::: PAGE TEXT :::

Neither Border Patrol, nor U.S. Customs and Border Protection responded to a a request for comment on Friday.

As thousands of migrants began arriving in the U.S. near Lukeville in November, CBP officials said they were “surging all available resources to expeditiously and safely process migrants.”

The agency blamed “callous”  smugglers “peddling disinformation to prey on vulnerable individuals,” and said the agency will “continue to prioritize our border security mission as necessary in response to this evolving situation.

Earlier this month, CBP officials added they were continuing to “surge personnel and resources to the Border Patrol’s Tucson Sector to expeditiously take migrants into custody.”

“The fact is we are enforcing the law, and there are consequences for those who fail to use lawful pathways,” a CBP spokesman said. 

“Individuals encountered at the border are screened and vetted, and those without a legal basis to stay are removed,” he said, adding that consequences include a minimum five-year bar on re-entry, loss of eligibility to access lawful pathways, and prosecution for repeat offenders.”

“Importantly, we are targeting the smuggling networks that are preying on vulnerable migrants,” the spokesman said. “We’re undertaking new law enforcement operations to impose consequences on transportation companies, including bus and van lines, used by smuggling organizations and nefarious actors to move migrants through northern Mexico and to our southwest border.”

Agency officials added they are in “constant communication” with local, state, and federal officials, along with “international stakeholders” to address “current irregular migration patterns most effectively.” 

The CBP spokesman added that Homeland Security officials asked Congress for additional resources, including nearly 1,300 additional Border Patrol agents, 300 Border Patrol Processing Coordinators and support staff, as well as more asylum officers, more funding for transportation and a program — known as the Family Expedited Removal Management program — designed to quickly screen families for credible fear claims, and deport those who fail to convince officials they should remain in the U.S.

“We have an approach that we know works: expanding lawful pathways and delivering consequences for those who do not use them, and the supplemental funding request is needed to conduct our mission,” he said.

Miles away, a chance for warm socks

Several volunteers headed to the next camp, driving another four miles east along the border wall. On a high spot, dozens of migrants were tucked beneath banners.

A few came out, including two boys with their mother. She asked if the volunteers had jackets and other warm clothes, including socks. The boys’ jeans were soaked, so they swapped them for sweat pants. Volunteers tucked the littlest boy into a blue fleece blanket, and worked to dry the older boy’s feet. One man found a fleece hat and stuck it on the boy’s head. “Is that better,” he asked. The boy nodded quietly. They checked another man for hypothermia, waking him.

The volunteers brought out pizzas and began offering it to people. Some migrants sat in a warm truck. One man asked for a way to make a fire, showing them his lighter.

The volunteers began tearing into packaging boxes, and helped start a small fire. 

One woman asked the volunteers if they were “immigration,” or Border Patrol agents. When they said no, they weren’t, she asked “Where are they? When will they come to get us?” 

“I don’t know,” the volunteer said.

As the clouds broke, the air grew colder. Volunteers began evacuating the migrants, tucking a few people into a warm car and heading down the border road for a 12-mile journey to Sasabe.

::: DATASET :::

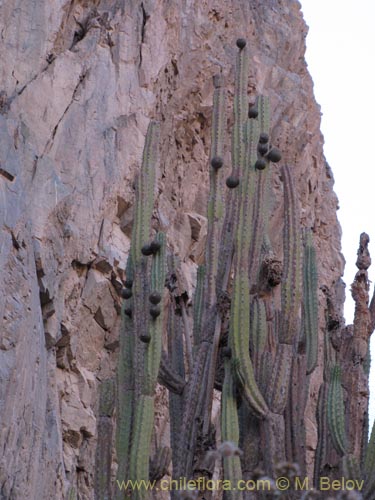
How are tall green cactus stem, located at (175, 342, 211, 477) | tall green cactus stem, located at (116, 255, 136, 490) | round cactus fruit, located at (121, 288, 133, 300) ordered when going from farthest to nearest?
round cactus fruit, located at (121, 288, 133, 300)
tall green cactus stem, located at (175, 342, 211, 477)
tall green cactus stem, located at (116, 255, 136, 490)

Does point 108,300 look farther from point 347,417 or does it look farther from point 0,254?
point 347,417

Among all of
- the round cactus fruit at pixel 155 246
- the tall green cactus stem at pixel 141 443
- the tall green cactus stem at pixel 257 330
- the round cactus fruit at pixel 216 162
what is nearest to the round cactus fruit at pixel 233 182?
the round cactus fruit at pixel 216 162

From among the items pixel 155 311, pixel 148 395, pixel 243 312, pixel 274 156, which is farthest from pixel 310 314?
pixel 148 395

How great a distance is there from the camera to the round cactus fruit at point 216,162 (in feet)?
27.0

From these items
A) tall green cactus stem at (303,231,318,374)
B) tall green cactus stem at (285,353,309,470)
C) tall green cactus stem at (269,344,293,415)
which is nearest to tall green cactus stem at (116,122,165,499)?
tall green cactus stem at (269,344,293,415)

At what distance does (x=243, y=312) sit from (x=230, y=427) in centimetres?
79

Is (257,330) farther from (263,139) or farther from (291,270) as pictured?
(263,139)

:::

▶ **CHECK YOUR UNDERSTANDING**
#1 List the consequences that the CBP spokesman names in the border article for people without a legal basis to stay.
#2 Copy the passage of the border article starting at "Several volunteers headed" and ending at "hypothermia, waking him.".
Rely solely on the border article when responding.

▶ **SOLUTION LIST**
#1
- A minimum five-year bar on re-entry
- Loss of eligibility to access lawful pathways
- Prosecution for repeat offenders

#2
Several volunteers headed to the next camp, driving another four miles east along the border wall. On a high spot, dozens of migrants were tucked beneath banners.

A few came out, including two boys with their mother. She asked if the volunteers had jackets and other warm clothes, including socks. The boys’ jeans were soaked, so they swapped them for sweat pants. Volunteers tucked the littlest boy into a blue fleece blanket, and worked to dry the older boy’s feet. One man found a fleece hat and stuck it on the boy’s head. “Is that better,” he asked. The boy nodded quietly. They checked another man for hypothermia, waking him.